Our priorities: getting on the record with legislators

Here are LCPS’s 2018 legislative priorities as presented to state lawmakers and local elected officials during the district’s annual Legislative Breakfast on Monday, April 16.

Lenoir County Public Schools 2018 Legislative Priorities

The Most Significant Issues

K-3 Class Size Limits: We want to thank the N.C. General Assembly for working to create the recent changes to the original HB 13 and to create a more gradual approach of phasing in the changes in class-size caps.  This will provide our district and others with time to prepare in terms of additional positions needed and additional classrooms required.  Even with the more gradual approach, the new mandates will, however, create another degree of difficulty for school systems as we work to manage budget challenges within the context of reduced enrollment and additional positions required at the same time. The projected impact over the next three years will be just over $1 million dollars and 18 additional positions. We agree that smaller class sizes can be beneficial and should continue to be one of our goals.  We ask for your support in fully funding the K-3 enhancement positions by developing an allotment formula that will keep these valuable positions in our elementary schools.

Public School Accountability: LCPS fully supports the dialogue in the General Assembly for revamping the A-F grading formula to put more emphasis on student growth.  Such an approach would be consistent with what a number of states already have done in accentuating progress and the processes of continuous improvement. Giving equal credit to results of standardized tests and to growth – a 50-50 split that often has been discussed – would more accurately reflect the true work and progress being made in our schools.

School Calendar Flexibility: We ask the General Assembly to provide boards of education with the same flexibility given to charter schools in adopting a school calendar that best meets the needs of our students, particularly the more than 500 LCPS students taking college-level courses at the local community college. Calendar flexibility has benefits for students and staff, allowing LCPS to coordinate with the college calendar and to complete a full semester prior to the Christmas break.

§

_WHAT YOU SHOULD DO_.
According to the legislative priorities text, why does LCPS want the same school calendar flexibility that charter schools have?

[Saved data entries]
§

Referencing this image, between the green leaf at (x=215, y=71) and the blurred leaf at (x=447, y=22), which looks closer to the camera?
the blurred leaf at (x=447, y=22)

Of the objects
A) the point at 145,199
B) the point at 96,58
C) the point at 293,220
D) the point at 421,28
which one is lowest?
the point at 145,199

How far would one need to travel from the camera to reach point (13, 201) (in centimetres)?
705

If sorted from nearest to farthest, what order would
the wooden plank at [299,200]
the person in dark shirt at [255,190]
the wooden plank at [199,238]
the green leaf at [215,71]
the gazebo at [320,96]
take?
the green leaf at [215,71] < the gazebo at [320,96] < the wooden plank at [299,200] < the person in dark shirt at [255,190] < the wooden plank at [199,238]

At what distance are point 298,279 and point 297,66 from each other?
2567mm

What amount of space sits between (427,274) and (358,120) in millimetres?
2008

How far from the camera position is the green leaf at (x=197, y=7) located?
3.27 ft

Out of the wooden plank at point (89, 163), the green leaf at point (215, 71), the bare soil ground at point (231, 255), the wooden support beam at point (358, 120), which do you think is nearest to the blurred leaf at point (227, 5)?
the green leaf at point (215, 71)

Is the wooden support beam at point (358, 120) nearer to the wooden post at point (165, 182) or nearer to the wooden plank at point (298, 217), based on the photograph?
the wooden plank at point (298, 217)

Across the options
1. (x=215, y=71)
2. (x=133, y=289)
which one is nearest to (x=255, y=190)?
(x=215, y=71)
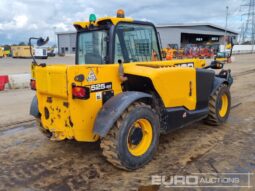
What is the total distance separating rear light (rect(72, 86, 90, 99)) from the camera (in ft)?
12.6

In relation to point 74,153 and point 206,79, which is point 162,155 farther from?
point 206,79

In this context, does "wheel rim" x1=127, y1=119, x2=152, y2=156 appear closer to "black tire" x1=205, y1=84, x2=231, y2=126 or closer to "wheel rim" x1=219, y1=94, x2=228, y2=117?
"black tire" x1=205, y1=84, x2=231, y2=126

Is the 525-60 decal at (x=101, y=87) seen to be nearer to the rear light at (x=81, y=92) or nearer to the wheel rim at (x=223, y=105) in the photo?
the rear light at (x=81, y=92)

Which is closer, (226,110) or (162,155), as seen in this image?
(162,155)

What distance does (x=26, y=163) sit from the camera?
4.53 metres

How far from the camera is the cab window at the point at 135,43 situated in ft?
15.8

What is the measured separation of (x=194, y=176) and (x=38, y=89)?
2.55 meters

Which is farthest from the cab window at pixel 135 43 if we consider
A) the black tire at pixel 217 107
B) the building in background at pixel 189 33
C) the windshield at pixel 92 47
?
the building in background at pixel 189 33

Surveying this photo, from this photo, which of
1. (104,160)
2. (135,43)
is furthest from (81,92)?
(135,43)

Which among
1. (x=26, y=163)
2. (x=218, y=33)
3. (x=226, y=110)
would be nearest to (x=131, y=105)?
(x=26, y=163)

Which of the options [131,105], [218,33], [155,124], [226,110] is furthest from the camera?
[218,33]

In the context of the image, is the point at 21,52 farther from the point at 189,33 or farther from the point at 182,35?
the point at 182,35

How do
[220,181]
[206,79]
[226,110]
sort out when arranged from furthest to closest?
[226,110] → [206,79] → [220,181]

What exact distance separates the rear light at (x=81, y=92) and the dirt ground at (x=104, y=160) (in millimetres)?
1079
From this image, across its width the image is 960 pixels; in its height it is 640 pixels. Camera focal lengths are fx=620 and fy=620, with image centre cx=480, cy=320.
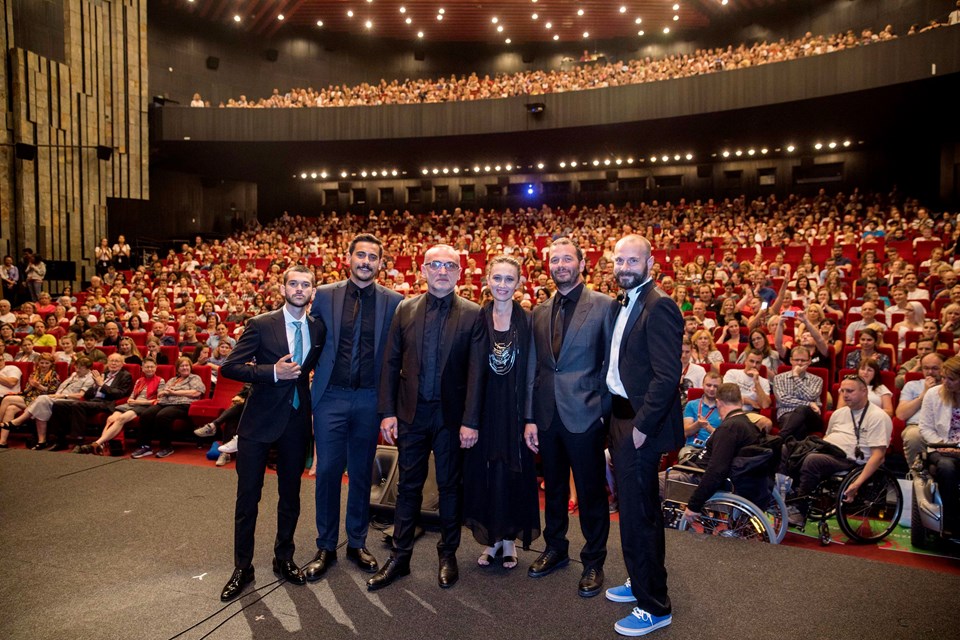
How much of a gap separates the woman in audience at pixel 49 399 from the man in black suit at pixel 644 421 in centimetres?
552

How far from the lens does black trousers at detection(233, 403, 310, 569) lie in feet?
8.82

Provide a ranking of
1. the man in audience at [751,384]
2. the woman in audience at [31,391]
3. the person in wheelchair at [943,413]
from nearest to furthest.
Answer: the person in wheelchair at [943,413] → the man in audience at [751,384] → the woman in audience at [31,391]

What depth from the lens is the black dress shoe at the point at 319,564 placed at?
108 inches

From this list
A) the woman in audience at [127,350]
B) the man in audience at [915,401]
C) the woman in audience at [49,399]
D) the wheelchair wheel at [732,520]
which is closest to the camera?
the wheelchair wheel at [732,520]

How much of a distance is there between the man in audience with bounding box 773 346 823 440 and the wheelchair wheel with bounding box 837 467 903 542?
23.4 inches

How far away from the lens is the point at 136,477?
4387 millimetres

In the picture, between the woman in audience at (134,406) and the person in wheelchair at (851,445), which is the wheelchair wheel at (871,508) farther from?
the woman in audience at (134,406)

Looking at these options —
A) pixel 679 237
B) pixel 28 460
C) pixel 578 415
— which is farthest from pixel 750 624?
pixel 679 237

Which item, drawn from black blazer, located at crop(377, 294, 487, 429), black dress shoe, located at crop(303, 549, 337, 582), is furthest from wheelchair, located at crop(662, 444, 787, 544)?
black dress shoe, located at crop(303, 549, 337, 582)

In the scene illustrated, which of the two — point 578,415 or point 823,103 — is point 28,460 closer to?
point 578,415

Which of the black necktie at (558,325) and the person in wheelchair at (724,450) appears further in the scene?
the person in wheelchair at (724,450)

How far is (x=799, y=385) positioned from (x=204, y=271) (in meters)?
11.3

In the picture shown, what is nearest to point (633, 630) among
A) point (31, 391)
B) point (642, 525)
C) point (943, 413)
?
Answer: point (642, 525)

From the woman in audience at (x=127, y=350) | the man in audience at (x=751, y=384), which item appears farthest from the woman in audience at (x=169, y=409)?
the man in audience at (x=751, y=384)
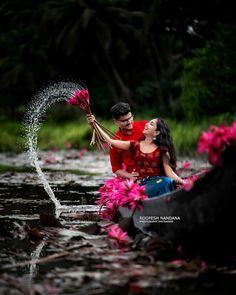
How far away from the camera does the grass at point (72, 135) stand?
19.9 m

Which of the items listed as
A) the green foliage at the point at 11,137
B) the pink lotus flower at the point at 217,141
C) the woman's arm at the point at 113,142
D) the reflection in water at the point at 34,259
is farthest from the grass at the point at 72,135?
the pink lotus flower at the point at 217,141

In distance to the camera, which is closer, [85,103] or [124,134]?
[85,103]

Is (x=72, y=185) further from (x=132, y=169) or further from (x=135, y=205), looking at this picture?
(x=135, y=205)

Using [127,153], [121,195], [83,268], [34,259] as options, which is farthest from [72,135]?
[83,268]

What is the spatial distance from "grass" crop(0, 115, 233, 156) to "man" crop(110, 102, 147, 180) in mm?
11023

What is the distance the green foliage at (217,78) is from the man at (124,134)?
1309 cm

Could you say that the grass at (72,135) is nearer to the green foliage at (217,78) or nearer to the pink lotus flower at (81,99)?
the green foliage at (217,78)

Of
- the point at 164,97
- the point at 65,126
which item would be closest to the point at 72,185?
the point at 65,126

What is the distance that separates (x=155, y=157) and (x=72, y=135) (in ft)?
58.2

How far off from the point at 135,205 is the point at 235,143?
1655mm

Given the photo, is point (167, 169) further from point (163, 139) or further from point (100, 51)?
point (100, 51)

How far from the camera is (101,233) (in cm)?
718

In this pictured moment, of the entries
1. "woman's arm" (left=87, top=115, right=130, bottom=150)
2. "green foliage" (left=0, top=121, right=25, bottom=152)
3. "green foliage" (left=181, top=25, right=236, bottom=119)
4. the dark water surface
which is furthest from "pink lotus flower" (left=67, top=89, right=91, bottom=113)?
"green foliage" (left=0, top=121, right=25, bottom=152)

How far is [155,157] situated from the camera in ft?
24.5
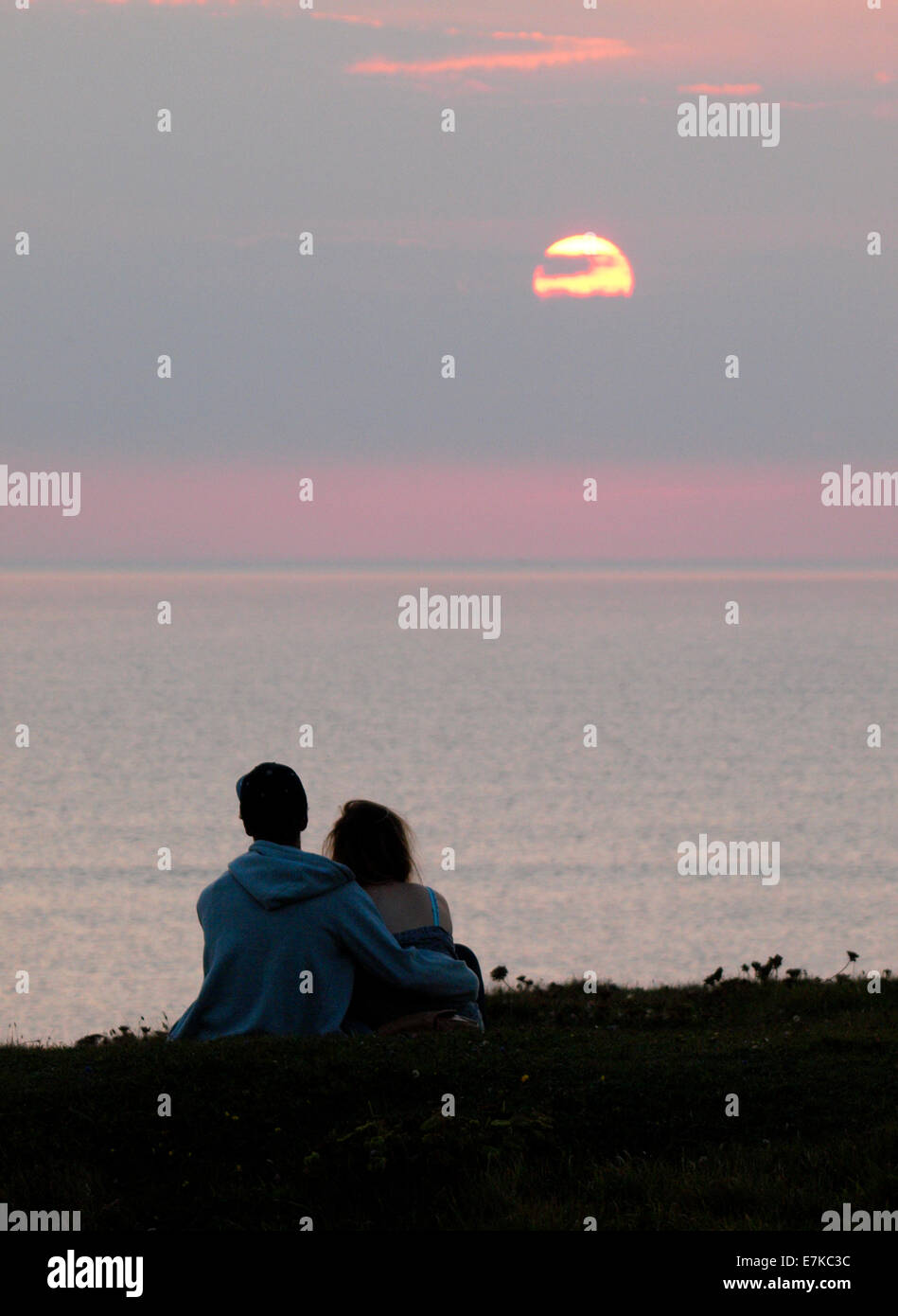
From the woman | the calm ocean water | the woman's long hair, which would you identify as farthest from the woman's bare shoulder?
the calm ocean water

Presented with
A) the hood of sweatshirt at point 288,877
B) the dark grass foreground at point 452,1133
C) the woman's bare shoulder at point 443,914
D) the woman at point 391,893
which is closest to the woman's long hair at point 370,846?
the woman at point 391,893

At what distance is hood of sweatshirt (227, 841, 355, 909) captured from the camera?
9.19 metres

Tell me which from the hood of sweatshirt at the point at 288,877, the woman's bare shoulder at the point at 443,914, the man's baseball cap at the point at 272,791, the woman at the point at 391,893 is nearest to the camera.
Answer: the hood of sweatshirt at the point at 288,877

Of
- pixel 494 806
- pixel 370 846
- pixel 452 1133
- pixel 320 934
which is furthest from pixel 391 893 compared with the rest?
pixel 494 806

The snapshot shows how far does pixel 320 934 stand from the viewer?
9164 mm

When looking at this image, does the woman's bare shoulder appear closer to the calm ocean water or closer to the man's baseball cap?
the man's baseball cap

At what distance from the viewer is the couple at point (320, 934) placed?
9.21 metres

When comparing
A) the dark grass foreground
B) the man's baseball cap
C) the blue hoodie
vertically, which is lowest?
the dark grass foreground

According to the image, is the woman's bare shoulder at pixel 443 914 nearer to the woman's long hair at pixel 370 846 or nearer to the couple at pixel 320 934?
the couple at pixel 320 934

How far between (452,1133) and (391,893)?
1673 mm

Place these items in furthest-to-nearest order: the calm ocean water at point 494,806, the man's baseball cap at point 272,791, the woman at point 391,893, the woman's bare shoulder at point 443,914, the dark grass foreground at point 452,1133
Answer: the calm ocean water at point 494,806 → the woman's bare shoulder at point 443,914 → the woman at point 391,893 → the man's baseball cap at point 272,791 → the dark grass foreground at point 452,1133

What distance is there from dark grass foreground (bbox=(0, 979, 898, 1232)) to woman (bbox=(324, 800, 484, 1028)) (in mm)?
349

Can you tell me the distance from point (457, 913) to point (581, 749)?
3268 cm
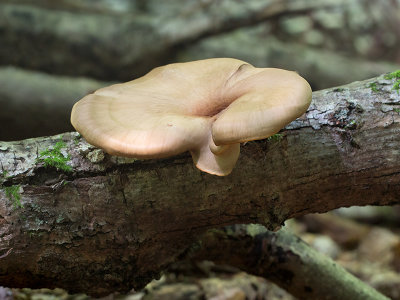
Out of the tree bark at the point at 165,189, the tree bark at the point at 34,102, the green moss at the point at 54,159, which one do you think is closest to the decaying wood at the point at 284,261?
the tree bark at the point at 165,189

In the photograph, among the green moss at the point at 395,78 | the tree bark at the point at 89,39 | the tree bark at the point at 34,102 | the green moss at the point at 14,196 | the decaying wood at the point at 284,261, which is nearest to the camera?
the green moss at the point at 14,196

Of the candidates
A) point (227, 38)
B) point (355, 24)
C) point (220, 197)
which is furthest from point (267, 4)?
point (220, 197)

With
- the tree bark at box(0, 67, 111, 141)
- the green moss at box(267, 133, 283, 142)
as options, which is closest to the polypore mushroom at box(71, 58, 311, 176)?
the green moss at box(267, 133, 283, 142)

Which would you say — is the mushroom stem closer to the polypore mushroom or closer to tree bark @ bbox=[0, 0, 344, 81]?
the polypore mushroom

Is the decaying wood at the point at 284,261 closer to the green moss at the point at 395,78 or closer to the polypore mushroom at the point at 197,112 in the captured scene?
the polypore mushroom at the point at 197,112

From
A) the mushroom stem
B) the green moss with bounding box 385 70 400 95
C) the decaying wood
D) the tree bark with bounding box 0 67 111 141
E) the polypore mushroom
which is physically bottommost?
the tree bark with bounding box 0 67 111 141

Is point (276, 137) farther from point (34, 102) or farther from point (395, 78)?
point (34, 102)
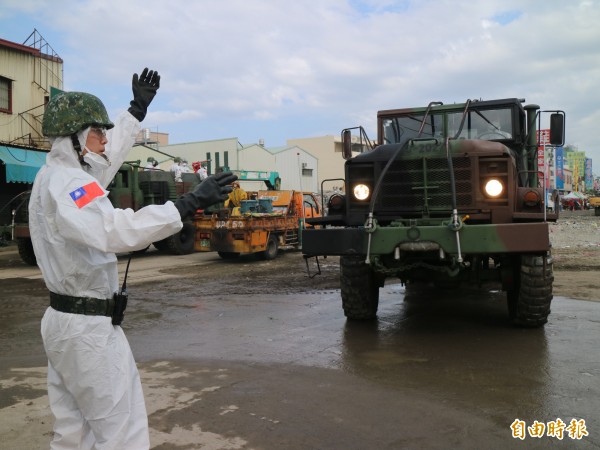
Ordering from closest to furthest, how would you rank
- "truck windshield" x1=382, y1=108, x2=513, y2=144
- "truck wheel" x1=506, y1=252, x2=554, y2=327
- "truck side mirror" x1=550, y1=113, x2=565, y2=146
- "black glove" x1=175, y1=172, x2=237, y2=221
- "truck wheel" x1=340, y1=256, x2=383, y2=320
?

§

_RESPONSE BELOW_.
Calendar flexibility would let LCPS coordinate with the community college calendar, where more than 500 LCPS students take college-level courses. It would also let the district complete a full semester before the Christmas break, which benefits students and staff.